Given instruction
Copy the entries word for word, starting at the beginning of the entries and ending at the line containing "15.0 meters", with both ends included. Leave the pictures out of your answer.

Information supplied

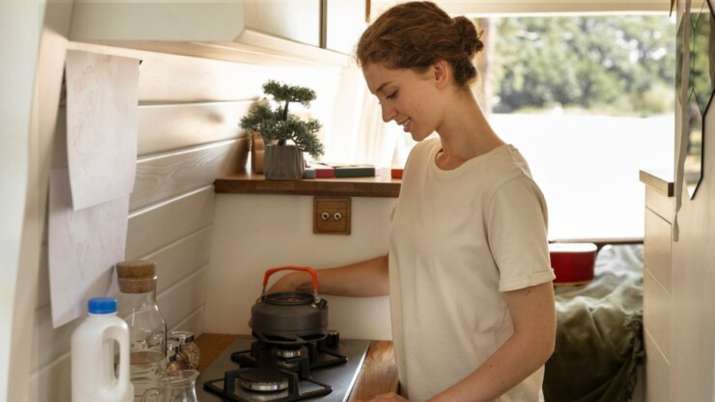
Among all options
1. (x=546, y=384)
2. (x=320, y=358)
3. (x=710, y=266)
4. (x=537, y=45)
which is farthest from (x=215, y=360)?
(x=537, y=45)

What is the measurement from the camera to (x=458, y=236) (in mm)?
1893

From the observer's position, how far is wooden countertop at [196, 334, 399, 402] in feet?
6.82

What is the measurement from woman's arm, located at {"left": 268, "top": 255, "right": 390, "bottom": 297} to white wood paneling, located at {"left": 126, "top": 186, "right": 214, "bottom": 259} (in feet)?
0.80

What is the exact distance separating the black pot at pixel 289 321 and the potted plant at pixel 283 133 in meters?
0.41

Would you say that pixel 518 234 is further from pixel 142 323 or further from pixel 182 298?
pixel 182 298

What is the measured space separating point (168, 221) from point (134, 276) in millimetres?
390

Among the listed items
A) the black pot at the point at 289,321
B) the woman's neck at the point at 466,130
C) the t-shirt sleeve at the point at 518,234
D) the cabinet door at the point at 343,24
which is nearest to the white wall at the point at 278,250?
the black pot at the point at 289,321

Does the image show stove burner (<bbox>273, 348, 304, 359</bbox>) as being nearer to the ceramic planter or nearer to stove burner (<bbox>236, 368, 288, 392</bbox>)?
stove burner (<bbox>236, 368, 288, 392</bbox>)

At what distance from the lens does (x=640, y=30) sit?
15.0 meters

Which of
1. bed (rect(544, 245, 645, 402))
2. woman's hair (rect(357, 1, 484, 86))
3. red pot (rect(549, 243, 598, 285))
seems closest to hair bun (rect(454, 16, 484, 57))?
woman's hair (rect(357, 1, 484, 86))

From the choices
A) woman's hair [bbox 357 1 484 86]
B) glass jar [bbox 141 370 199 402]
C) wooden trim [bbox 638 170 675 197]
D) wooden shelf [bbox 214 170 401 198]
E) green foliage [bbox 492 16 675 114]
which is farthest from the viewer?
green foliage [bbox 492 16 675 114]

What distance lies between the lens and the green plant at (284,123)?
2510mm

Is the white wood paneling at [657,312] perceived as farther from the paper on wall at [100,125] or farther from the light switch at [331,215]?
the paper on wall at [100,125]

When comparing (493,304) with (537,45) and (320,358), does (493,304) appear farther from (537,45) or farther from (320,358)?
(537,45)
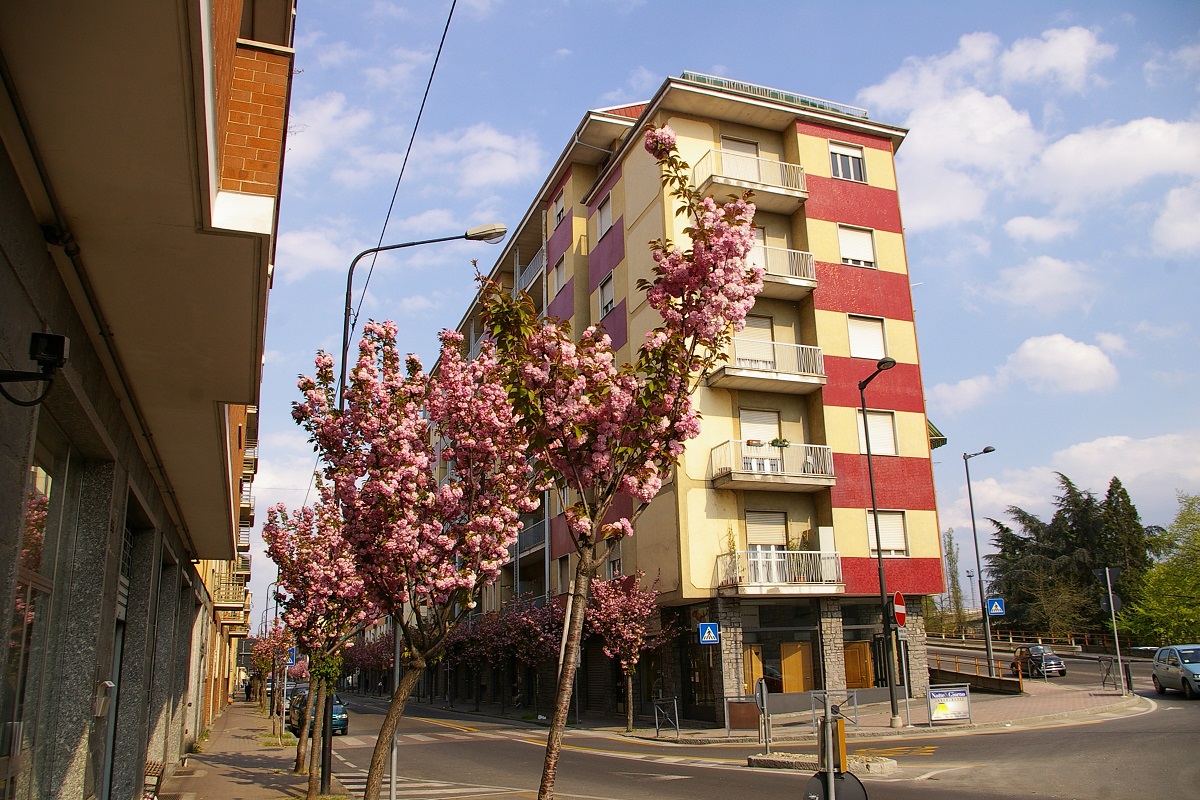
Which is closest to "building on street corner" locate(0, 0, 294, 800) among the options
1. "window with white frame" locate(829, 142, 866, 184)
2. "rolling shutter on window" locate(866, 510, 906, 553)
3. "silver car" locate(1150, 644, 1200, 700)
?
"rolling shutter on window" locate(866, 510, 906, 553)

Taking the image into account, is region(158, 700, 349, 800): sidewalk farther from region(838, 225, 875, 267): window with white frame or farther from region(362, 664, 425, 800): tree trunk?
region(838, 225, 875, 267): window with white frame

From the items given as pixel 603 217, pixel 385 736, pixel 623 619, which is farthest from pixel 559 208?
pixel 385 736

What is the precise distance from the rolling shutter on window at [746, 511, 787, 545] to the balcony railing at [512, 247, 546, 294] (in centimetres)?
1754

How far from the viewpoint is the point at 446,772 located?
1806cm

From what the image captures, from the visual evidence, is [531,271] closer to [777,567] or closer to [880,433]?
[880,433]

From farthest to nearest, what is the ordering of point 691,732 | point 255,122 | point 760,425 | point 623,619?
1. point 760,425
2. point 623,619
3. point 691,732
4. point 255,122

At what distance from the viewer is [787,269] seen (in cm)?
3042

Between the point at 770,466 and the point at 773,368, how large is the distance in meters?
3.42

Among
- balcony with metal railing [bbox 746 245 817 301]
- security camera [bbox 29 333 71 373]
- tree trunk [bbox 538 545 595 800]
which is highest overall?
balcony with metal railing [bbox 746 245 817 301]

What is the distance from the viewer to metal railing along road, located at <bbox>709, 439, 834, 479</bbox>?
2856 cm

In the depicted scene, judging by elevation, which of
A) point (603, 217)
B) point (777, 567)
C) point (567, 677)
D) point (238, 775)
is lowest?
point (238, 775)

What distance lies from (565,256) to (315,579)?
2468cm

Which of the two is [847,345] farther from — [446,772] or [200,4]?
[200,4]

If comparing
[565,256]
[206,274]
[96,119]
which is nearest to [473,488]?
[206,274]
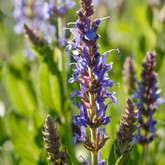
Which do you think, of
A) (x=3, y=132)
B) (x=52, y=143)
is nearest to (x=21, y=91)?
(x=3, y=132)

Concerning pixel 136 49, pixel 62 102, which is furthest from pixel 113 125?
pixel 136 49

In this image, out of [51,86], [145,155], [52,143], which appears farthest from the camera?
[51,86]

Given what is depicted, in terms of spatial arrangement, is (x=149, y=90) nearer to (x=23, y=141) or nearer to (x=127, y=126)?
(x=127, y=126)

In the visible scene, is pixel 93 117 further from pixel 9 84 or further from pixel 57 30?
pixel 9 84

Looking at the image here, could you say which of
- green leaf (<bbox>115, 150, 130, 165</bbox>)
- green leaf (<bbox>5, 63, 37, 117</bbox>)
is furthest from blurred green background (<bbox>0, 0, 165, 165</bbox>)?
green leaf (<bbox>115, 150, 130, 165</bbox>)

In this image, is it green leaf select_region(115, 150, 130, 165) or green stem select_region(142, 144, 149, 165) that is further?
green stem select_region(142, 144, 149, 165)

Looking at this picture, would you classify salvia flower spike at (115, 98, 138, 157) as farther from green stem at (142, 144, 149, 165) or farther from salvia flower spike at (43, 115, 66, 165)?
green stem at (142, 144, 149, 165)
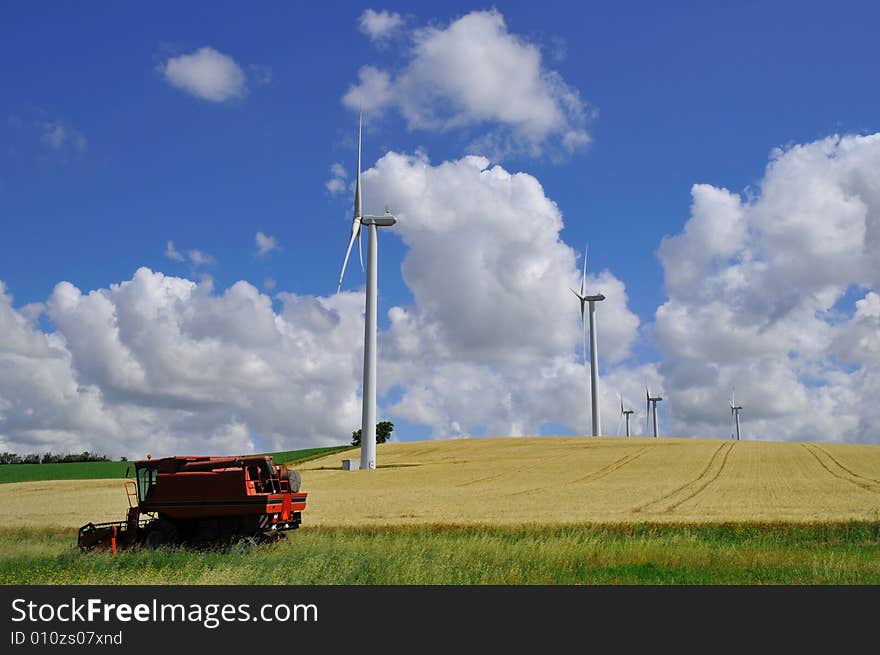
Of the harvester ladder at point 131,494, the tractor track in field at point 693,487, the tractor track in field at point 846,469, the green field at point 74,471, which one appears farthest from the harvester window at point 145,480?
the green field at point 74,471

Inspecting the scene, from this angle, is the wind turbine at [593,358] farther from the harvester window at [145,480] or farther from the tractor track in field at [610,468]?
the harvester window at [145,480]

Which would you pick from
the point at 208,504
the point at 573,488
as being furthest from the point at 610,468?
the point at 208,504

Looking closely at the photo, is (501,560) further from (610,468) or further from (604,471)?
(610,468)

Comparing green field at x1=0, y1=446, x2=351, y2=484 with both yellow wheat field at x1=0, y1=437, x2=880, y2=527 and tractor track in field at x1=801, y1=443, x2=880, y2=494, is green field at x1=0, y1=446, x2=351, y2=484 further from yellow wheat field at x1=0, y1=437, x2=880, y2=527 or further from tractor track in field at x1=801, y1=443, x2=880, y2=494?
tractor track in field at x1=801, y1=443, x2=880, y2=494

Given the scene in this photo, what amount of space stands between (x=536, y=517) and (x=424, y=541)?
35.5 ft

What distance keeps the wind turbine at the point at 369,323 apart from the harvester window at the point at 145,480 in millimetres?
44377

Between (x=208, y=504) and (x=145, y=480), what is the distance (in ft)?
10.1

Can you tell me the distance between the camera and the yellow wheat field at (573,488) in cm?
3800

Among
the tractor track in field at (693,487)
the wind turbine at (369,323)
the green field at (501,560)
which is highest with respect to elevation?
the wind turbine at (369,323)

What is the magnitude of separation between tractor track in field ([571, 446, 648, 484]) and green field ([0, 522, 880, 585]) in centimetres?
3048

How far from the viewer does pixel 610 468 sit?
231ft
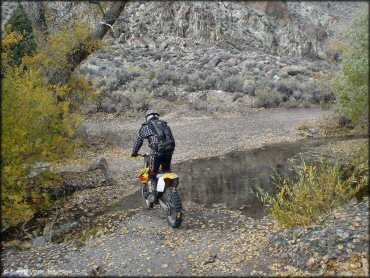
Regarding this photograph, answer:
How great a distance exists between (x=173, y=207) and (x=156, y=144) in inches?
47.9

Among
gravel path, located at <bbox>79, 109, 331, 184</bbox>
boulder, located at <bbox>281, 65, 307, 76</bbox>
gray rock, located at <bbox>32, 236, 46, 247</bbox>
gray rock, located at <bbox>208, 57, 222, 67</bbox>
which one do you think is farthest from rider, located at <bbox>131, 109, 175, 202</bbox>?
gray rock, located at <bbox>208, 57, 222, 67</bbox>

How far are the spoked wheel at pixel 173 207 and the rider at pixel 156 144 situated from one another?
1.78ft

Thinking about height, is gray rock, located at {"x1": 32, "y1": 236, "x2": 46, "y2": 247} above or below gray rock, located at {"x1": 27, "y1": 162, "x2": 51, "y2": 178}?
below

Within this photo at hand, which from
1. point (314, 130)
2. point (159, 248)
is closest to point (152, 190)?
point (159, 248)

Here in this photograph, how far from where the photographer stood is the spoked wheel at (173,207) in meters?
6.88

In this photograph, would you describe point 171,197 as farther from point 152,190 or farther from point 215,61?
point 215,61

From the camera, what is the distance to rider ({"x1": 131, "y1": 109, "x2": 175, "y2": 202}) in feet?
23.7

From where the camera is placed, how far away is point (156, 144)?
23.9ft

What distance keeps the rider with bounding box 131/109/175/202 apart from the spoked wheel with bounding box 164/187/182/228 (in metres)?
0.54

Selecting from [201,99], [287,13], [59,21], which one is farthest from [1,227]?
[287,13]

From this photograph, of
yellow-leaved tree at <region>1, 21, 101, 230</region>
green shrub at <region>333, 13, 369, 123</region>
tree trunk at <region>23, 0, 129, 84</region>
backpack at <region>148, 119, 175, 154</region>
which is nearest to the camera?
yellow-leaved tree at <region>1, 21, 101, 230</region>

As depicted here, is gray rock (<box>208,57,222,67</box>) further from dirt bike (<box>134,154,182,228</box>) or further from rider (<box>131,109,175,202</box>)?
dirt bike (<box>134,154,182,228</box>)

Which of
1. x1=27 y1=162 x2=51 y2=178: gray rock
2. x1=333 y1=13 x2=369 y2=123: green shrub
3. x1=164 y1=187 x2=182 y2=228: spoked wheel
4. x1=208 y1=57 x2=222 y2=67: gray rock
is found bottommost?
x1=164 y1=187 x2=182 y2=228: spoked wheel

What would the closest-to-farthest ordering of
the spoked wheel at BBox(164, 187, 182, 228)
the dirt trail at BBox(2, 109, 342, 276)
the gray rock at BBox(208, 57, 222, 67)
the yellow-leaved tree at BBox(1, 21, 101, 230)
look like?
the dirt trail at BBox(2, 109, 342, 276)
the yellow-leaved tree at BBox(1, 21, 101, 230)
the spoked wheel at BBox(164, 187, 182, 228)
the gray rock at BBox(208, 57, 222, 67)
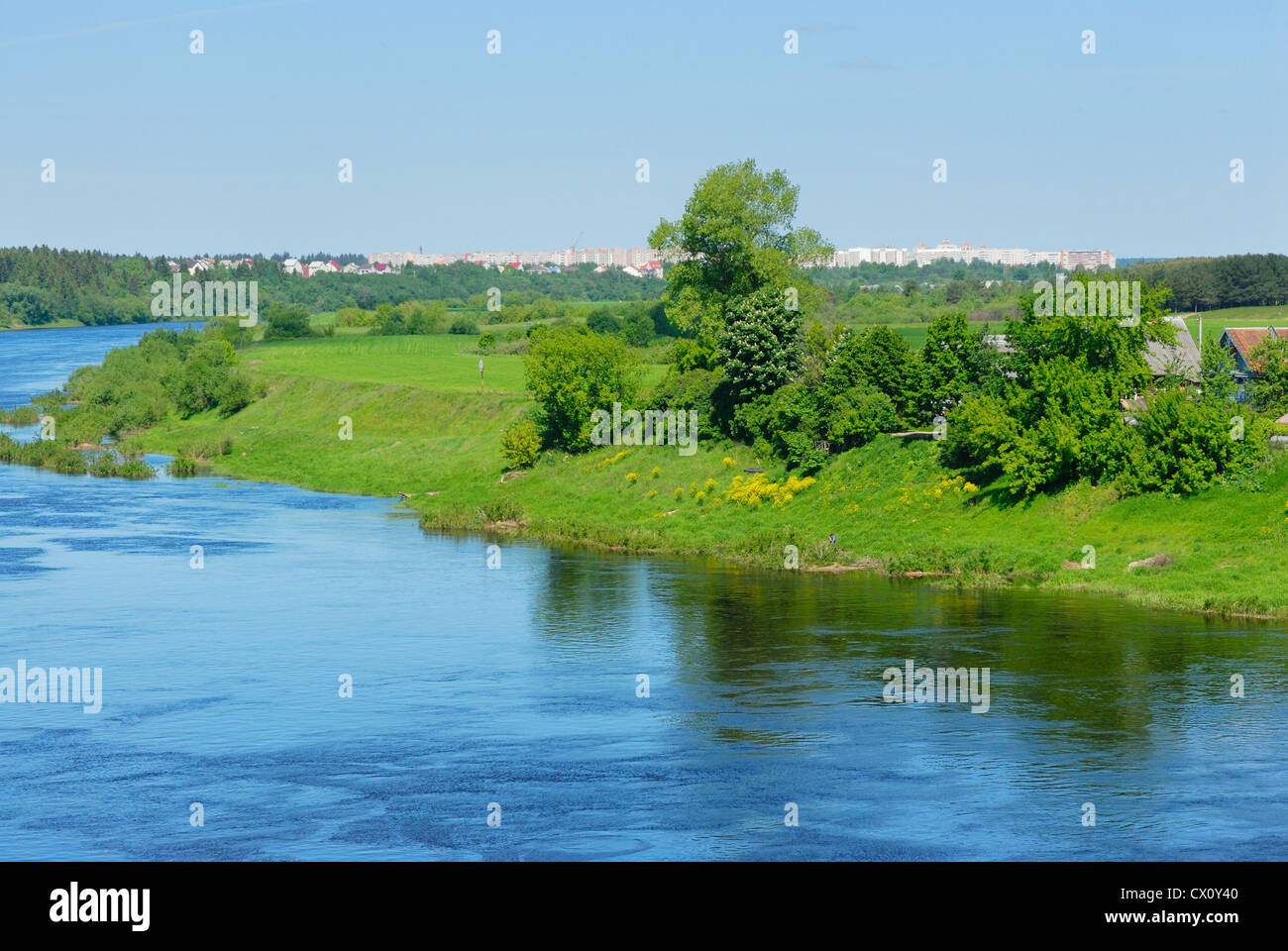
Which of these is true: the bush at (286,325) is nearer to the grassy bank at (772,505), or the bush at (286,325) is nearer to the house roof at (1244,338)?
the grassy bank at (772,505)

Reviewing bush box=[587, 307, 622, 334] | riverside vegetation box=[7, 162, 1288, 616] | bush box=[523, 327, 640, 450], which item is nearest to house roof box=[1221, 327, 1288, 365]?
riverside vegetation box=[7, 162, 1288, 616]

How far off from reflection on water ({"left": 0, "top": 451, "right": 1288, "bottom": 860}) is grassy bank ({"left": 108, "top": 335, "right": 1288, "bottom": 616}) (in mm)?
3128

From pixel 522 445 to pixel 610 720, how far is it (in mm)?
48374

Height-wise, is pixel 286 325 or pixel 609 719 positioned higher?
pixel 286 325

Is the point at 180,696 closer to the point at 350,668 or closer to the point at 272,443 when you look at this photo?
the point at 350,668

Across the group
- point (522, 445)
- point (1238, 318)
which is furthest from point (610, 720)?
point (1238, 318)

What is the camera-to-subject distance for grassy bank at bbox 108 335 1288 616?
2414 inches

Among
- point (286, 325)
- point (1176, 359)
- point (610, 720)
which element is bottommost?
point (610, 720)

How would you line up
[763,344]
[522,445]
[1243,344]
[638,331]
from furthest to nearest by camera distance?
[638,331], [1243,344], [522,445], [763,344]

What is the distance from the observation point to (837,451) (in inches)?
3115

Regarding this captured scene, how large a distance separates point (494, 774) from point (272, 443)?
78218 millimetres

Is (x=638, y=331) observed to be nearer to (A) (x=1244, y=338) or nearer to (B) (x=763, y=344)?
(A) (x=1244, y=338)

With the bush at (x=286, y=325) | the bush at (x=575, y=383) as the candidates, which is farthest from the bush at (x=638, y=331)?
the bush at (x=575, y=383)

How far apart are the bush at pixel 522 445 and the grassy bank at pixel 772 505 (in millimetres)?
1311
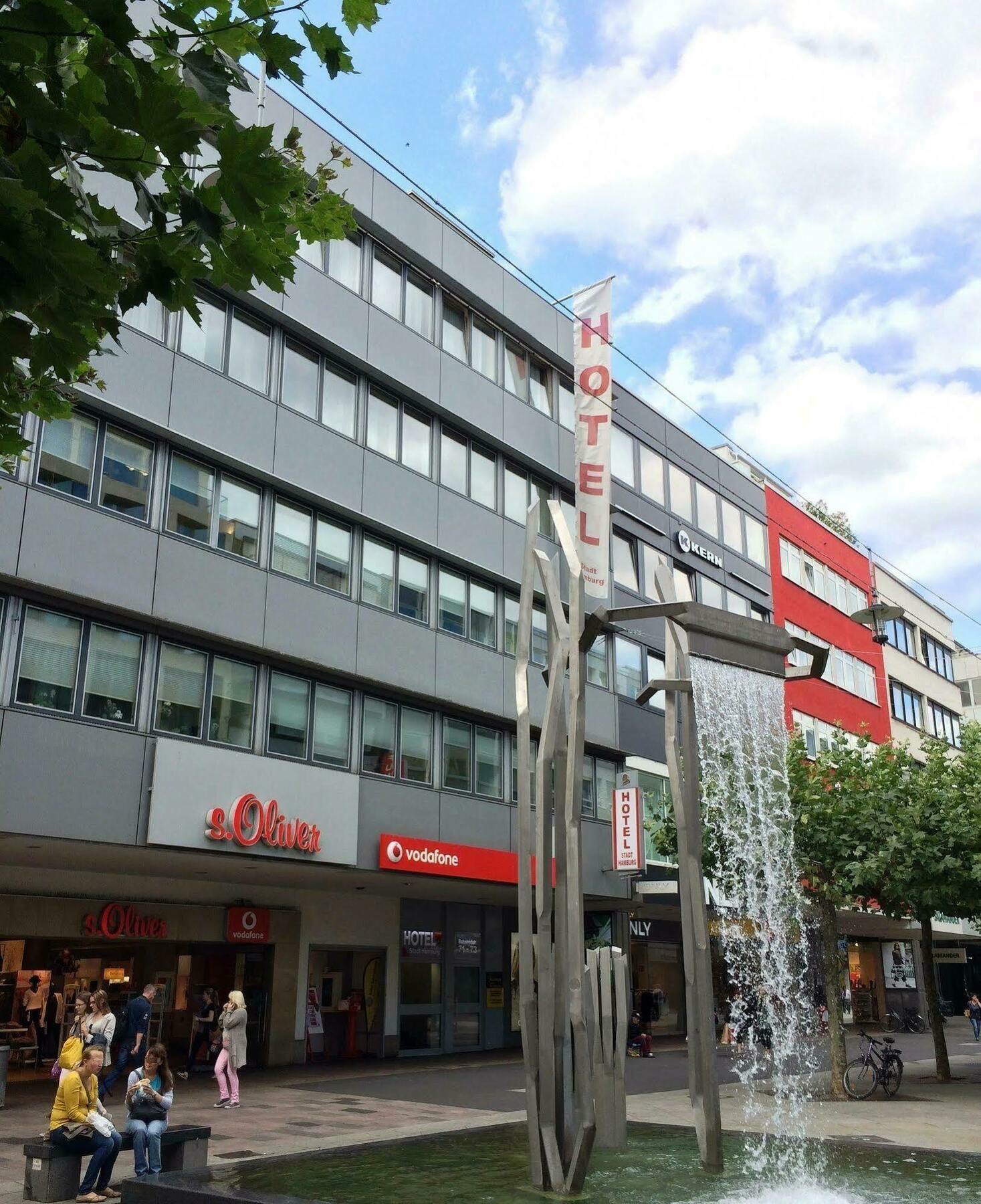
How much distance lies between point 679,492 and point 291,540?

Response for this exercise
Among all options
1. (x=546, y=384)
2. (x=320, y=358)
3. (x=710, y=266)
4. (x=537, y=45)
which is farthest from (x=215, y=360)?
(x=537, y=45)

What is the measurement from the camera to (x=458, y=236) (in mm)?
1893

From the observer's position, how far is wooden countertop at [196, 334, 399, 402] in feet?
6.82

What is the measurement from woman's arm, located at {"left": 268, "top": 255, "right": 390, "bottom": 297} to white wood paneling, located at {"left": 126, "top": 186, "right": 214, "bottom": 259} (in feet)?
0.80

What is the exact distance separating the black pot at pixel 289 321 and the potted plant at pixel 283 133 in meters?
0.41

Would you say that pixel 518 234 is further from pixel 142 323 or further from pixel 182 298?
pixel 182 298

What is the measured space separating point (168, 221) from point (134, 276) in millimetres?
390

Among the listed items
A) the black pot at the point at 289,321
B) the woman's neck at the point at 466,130
C) the t-shirt sleeve at the point at 518,234
D) the cabinet door at the point at 343,24
which is nearest to the white wall at the point at 278,250?
the black pot at the point at 289,321

Does the image show stove burner (<bbox>273, 348, 304, 359</bbox>) as being nearer to the ceramic planter or nearer to stove burner (<bbox>236, 368, 288, 392</bbox>)?
stove burner (<bbox>236, 368, 288, 392</bbox>)

At what distance from the lens does (x=640, y=30) sit?
15.0 meters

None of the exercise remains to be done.